Egalement, l’affiliation est repérable lors des suivis pédagogiques. Ces moments favorisent le processus de mentalisation : « on essaie de faire un point, un bilan sur ce qui vient de se passer et puis on essaie de formuler des objectifs avec l’étudiant pour progresser dans la formation » ; « Des événements même traumatisants sur le coup, après riches sur le plan pédagogique et structurel. ». Patricia, Élodie, Maeva, Vanessa, Sabrina... ont toutes une anecdote où le partage s’avère essentiel. En tant que psychologues, Mylène, Régine et Isabelle confirment que les collègues sont très importantes pour les étudiants pour partager les émotions vécues en formation.

L’humour

L’humour a été évoqué dans de nombreux exemples : « Je suis un grand partisan de l’humour, rigoler ça permet d’évacuer » (Martin) ; Catherine, en riant, à propos de l’idée de quitter le milieu des soins pour se protéger : ça donne envie « d’aller vendre des fleurs » de faire « des choses qui font du bien... avec des couleurs ». La mise à distance semble avoir été faite.

Pour Marie, cadre de santé au bloc, ce mécanisme est là pour « dédramatiser » et aider à prendre du recul : « l’humour, avec des collègues on disait “ on est complètement cons !” On ne le faisait pas devant les patients, mais on arrivait à exploser de rire sur un truc, mais dramatique.
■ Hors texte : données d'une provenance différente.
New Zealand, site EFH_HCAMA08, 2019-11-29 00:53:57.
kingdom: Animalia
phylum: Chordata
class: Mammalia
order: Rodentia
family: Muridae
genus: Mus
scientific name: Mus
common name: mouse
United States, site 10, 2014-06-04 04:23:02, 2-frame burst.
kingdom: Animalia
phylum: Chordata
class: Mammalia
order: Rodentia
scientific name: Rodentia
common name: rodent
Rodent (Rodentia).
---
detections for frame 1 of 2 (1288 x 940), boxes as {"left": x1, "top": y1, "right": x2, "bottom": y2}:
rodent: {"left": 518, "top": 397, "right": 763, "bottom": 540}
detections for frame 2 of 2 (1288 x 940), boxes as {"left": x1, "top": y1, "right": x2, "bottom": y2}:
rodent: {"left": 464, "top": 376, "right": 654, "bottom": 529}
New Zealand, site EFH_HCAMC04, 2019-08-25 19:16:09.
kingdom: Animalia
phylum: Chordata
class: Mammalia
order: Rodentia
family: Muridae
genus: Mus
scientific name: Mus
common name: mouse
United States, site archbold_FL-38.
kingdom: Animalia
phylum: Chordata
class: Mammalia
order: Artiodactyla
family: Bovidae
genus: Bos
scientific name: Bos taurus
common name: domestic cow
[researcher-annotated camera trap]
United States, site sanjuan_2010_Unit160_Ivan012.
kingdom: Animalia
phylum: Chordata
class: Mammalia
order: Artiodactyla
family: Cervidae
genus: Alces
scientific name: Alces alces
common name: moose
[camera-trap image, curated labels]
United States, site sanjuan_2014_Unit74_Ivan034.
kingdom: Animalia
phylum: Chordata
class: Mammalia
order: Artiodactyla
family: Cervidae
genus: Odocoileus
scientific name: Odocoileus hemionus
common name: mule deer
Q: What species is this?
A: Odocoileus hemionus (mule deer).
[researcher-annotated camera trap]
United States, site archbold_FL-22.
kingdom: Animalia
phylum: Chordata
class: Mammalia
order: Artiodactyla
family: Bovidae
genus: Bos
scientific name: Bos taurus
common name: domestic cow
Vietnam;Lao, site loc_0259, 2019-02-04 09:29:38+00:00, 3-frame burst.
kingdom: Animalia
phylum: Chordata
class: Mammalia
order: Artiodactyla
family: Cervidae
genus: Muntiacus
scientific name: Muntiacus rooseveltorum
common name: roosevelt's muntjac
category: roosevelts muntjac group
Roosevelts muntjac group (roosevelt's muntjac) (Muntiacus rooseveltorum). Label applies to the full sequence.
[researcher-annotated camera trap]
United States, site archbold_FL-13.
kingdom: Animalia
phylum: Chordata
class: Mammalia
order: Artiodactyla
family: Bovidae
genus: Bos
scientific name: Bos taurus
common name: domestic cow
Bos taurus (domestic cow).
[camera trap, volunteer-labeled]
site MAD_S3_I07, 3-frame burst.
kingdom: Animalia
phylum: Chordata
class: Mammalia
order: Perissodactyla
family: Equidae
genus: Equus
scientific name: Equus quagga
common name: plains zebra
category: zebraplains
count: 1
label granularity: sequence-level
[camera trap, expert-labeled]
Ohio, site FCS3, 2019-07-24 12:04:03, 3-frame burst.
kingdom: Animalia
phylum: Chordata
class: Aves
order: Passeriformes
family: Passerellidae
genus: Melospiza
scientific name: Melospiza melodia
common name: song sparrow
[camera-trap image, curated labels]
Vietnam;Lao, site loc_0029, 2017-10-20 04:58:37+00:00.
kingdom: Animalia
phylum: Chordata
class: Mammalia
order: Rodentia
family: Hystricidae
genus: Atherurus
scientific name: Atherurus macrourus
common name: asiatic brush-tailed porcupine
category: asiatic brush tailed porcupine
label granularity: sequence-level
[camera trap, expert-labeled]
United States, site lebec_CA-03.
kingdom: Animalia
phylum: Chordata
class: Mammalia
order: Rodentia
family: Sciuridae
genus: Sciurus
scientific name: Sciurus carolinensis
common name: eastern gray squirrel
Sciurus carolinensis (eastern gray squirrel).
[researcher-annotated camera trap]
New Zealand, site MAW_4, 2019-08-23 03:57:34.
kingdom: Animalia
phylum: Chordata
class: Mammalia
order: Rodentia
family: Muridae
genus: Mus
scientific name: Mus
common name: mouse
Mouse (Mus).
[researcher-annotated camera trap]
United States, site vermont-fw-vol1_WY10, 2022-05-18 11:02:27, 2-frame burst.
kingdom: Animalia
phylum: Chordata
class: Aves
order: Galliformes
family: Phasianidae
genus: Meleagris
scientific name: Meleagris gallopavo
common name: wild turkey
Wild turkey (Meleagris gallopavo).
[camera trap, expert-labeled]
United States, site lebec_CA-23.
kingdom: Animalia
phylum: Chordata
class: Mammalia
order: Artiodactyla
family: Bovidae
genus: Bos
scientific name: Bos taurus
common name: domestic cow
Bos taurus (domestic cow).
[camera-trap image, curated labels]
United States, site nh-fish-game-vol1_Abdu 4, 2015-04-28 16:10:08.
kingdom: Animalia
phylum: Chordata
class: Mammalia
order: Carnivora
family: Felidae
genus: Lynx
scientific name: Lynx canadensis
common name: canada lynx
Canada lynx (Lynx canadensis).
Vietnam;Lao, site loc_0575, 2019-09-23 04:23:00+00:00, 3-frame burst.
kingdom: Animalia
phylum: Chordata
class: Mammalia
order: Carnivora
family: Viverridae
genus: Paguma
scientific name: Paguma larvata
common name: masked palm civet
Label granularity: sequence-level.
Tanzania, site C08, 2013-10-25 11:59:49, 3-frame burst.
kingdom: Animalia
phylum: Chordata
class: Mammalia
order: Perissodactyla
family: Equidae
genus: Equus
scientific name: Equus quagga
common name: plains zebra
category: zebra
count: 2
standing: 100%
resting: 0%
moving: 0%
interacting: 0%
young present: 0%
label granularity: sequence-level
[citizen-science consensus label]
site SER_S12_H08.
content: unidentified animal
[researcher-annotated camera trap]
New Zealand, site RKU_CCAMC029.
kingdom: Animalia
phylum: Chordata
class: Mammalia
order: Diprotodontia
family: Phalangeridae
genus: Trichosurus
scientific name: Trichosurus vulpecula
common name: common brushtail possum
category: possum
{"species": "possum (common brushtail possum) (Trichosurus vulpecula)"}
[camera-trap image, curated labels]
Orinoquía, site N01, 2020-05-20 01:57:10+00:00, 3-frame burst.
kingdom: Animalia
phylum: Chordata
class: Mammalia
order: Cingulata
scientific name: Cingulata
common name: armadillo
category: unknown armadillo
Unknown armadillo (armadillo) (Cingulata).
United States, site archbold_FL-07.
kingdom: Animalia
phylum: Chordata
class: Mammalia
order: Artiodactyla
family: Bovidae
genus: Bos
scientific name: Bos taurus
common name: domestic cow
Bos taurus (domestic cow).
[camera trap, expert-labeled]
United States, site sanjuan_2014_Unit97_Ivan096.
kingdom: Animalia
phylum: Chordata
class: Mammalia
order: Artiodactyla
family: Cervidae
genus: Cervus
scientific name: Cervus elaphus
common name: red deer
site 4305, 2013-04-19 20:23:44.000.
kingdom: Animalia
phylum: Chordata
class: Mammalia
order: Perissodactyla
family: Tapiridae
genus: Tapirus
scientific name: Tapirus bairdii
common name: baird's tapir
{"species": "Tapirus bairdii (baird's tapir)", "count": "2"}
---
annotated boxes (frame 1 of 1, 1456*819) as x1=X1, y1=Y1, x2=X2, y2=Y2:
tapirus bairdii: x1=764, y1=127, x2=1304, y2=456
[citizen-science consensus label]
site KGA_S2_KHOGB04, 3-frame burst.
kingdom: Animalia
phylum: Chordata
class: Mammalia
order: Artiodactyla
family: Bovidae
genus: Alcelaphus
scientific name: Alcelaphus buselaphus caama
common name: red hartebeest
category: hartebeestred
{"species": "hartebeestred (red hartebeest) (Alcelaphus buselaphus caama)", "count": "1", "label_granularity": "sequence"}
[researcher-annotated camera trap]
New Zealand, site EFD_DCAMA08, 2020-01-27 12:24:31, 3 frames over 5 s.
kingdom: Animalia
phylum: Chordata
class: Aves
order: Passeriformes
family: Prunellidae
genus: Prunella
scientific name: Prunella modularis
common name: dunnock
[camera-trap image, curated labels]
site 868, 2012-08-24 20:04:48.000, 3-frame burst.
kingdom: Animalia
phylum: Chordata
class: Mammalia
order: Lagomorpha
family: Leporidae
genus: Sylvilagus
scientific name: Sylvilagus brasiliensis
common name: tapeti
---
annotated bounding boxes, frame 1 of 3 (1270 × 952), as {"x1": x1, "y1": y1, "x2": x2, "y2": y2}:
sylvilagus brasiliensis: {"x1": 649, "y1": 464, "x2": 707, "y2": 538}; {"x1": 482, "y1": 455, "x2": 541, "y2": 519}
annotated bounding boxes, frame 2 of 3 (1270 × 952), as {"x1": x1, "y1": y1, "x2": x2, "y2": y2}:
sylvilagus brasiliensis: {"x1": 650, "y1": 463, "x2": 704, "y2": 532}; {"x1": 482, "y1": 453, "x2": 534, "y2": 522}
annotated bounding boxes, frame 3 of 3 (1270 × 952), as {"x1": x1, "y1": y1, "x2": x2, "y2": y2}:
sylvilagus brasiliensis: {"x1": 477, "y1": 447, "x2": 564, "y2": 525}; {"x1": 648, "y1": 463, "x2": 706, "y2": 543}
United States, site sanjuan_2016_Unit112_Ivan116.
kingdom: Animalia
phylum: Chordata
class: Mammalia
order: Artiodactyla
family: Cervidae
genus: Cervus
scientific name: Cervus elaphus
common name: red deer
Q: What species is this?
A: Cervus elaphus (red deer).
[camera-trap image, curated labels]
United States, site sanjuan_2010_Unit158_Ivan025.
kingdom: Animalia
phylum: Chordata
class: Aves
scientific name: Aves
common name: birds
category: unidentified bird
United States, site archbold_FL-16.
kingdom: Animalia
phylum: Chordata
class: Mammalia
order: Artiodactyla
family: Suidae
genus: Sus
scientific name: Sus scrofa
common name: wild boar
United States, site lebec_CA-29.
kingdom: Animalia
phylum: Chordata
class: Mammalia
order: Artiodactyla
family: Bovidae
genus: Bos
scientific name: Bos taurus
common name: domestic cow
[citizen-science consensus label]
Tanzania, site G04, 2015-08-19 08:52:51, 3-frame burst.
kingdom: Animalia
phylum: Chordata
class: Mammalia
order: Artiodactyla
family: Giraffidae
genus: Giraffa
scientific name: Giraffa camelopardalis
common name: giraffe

Il fallait qu’on le sorte, fallait qu’on l’évacue d’une façon ou d’une autre, donc on avait trouvé l’humour noir, l’ironie, des trucs trash, encore plus trash pour dédramatiser ces situations hein et t’avais envie de te lever le lendemain matin ».

Maeva, infirmière en réanimation, dit qu’après avoir vécu un moment très stressant, l’humour sert à le libérer aussi et aide à mettre à distance l’événement : « faire preuve d’humour entre nous. On se détache, on déshumanise ce qu’il se passe, ce corps parce qu’on est entre nous ».